Ingredients
The following ingredients have 2 Servings
- 2 boneless, skinless chicken breasts
- 2 tbs sherry vinegar
- 2 tbs olive oil
- 1 tbs Worcestershire sauce
- 1/3 cup (2.2oz, 65gr) Basmati rice
- 2/3 cup (5oz, 150ml) chicken stock
- 1 onion, chopped
- 1/2 red pepper, chopped
- 2 cloves garlic, minced
- 1 tbs olive oil
- 1 1/2 tsp smoked paprika
- 1/2 tsp cumin
- 1 tsp dried oregano or 1 tbs fresh
- 1 tsp chili powder
- 1 cup (8oz, 240ml) tomato sauce
- 1 large or 2 medium tomatoes, sliced, then quartered
- 2oz (60gr) feta, cut into cubes
- 1 avocado, sliced
- Lettuce – enough for 2 main meal salads
- 2 tbs Balsamic vinegar
- 2 tbs salad olive oil
Instruction
- Cook rice in stock according to package directions, usually 15 minutes.
- When done, remove from heat, uncover and fluff with a fork.
- Combine vinegar, 2 tbs olive oil and Worcestershire.
- Pour over chicken and marinate for 10 minutes.
- Heat 1 tbs oil in a skillet over medium-high heat.
- Add paprika, cumin, chili powder and sauté briefly (20 seconds).
- Add onion, pepper and sauté for 5 minutes.
- Add garlic and sauté for 5 minutes longer.
- Add tomato sauce, oregano, and stir to combine.
- Remove from heat and set aside.
- Remove chicken from marinade and cook on barbecue for 14 – 18 minutes, turning once.
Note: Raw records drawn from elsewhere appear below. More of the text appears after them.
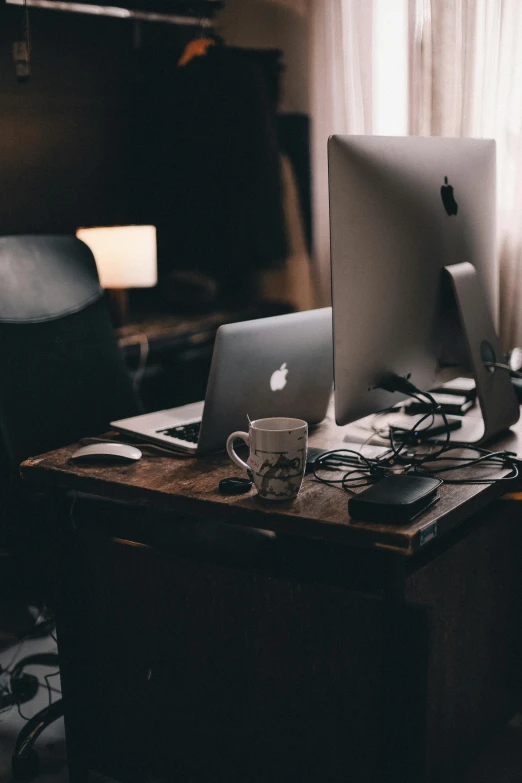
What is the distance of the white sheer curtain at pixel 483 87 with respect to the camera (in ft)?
9.00

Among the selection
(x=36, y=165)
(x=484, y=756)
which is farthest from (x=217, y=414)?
(x=36, y=165)

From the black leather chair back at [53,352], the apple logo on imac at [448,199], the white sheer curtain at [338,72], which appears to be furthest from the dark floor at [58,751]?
the white sheer curtain at [338,72]

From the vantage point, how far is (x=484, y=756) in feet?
5.92

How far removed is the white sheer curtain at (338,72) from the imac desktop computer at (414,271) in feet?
5.09

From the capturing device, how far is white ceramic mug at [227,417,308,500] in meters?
1.27

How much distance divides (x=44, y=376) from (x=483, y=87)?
1.84 m

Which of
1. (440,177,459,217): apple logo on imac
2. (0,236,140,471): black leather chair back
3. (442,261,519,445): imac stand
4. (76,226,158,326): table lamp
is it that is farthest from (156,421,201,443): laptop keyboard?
(76,226,158,326): table lamp

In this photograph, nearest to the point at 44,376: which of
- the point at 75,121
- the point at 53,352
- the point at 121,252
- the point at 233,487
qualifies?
the point at 53,352

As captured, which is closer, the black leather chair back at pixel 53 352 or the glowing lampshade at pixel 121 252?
the black leather chair back at pixel 53 352

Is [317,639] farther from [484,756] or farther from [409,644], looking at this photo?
[484,756]

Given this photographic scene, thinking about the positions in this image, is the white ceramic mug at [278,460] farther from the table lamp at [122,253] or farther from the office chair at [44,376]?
the table lamp at [122,253]

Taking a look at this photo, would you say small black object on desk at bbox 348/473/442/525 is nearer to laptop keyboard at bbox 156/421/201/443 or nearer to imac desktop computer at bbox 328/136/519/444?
imac desktop computer at bbox 328/136/519/444

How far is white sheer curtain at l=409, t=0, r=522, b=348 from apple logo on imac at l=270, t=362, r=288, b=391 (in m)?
1.54

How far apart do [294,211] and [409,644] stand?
2.60 metres
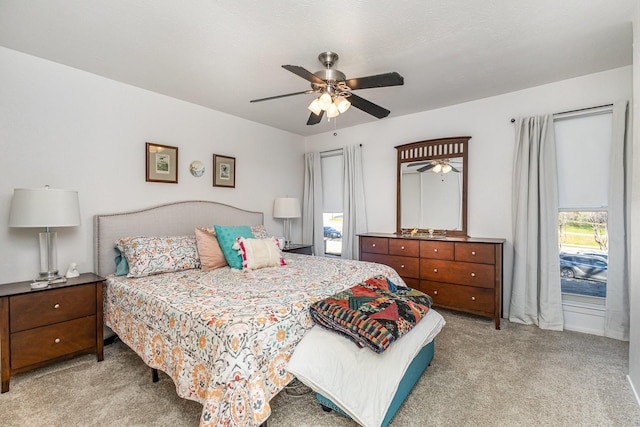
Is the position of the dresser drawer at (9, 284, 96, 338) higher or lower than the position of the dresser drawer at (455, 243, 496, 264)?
lower

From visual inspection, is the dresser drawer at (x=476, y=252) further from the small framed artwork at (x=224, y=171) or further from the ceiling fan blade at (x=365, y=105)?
the small framed artwork at (x=224, y=171)

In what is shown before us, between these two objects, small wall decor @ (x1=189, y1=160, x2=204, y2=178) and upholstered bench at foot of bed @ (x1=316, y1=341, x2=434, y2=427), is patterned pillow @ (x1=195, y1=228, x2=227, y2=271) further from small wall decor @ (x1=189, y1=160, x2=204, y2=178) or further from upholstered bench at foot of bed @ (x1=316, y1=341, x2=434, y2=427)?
upholstered bench at foot of bed @ (x1=316, y1=341, x2=434, y2=427)

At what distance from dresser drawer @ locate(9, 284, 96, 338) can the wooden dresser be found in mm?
3088

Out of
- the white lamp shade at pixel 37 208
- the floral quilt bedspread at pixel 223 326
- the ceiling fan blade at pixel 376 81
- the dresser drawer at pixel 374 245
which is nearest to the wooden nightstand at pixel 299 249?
the dresser drawer at pixel 374 245

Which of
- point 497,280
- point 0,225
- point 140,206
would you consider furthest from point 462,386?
point 0,225

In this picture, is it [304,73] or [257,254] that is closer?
[304,73]

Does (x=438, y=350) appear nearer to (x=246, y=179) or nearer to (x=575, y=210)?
(x=575, y=210)

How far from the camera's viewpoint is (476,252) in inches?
127

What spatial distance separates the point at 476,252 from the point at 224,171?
10.6ft

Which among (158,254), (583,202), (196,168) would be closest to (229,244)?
(158,254)

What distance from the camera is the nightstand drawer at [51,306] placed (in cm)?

- When done remove and slice.
- Put the lettuce in a large salad bowl.
- Add salad olive oil, Balsamic vinegar, and toss to coat.
- Arrange rice in the center of the lettuce.
- Top with the tomato sauce mixture.
- Arrange chicken on top.
- Surround with tomato slices, avocado slices, add feta and serve.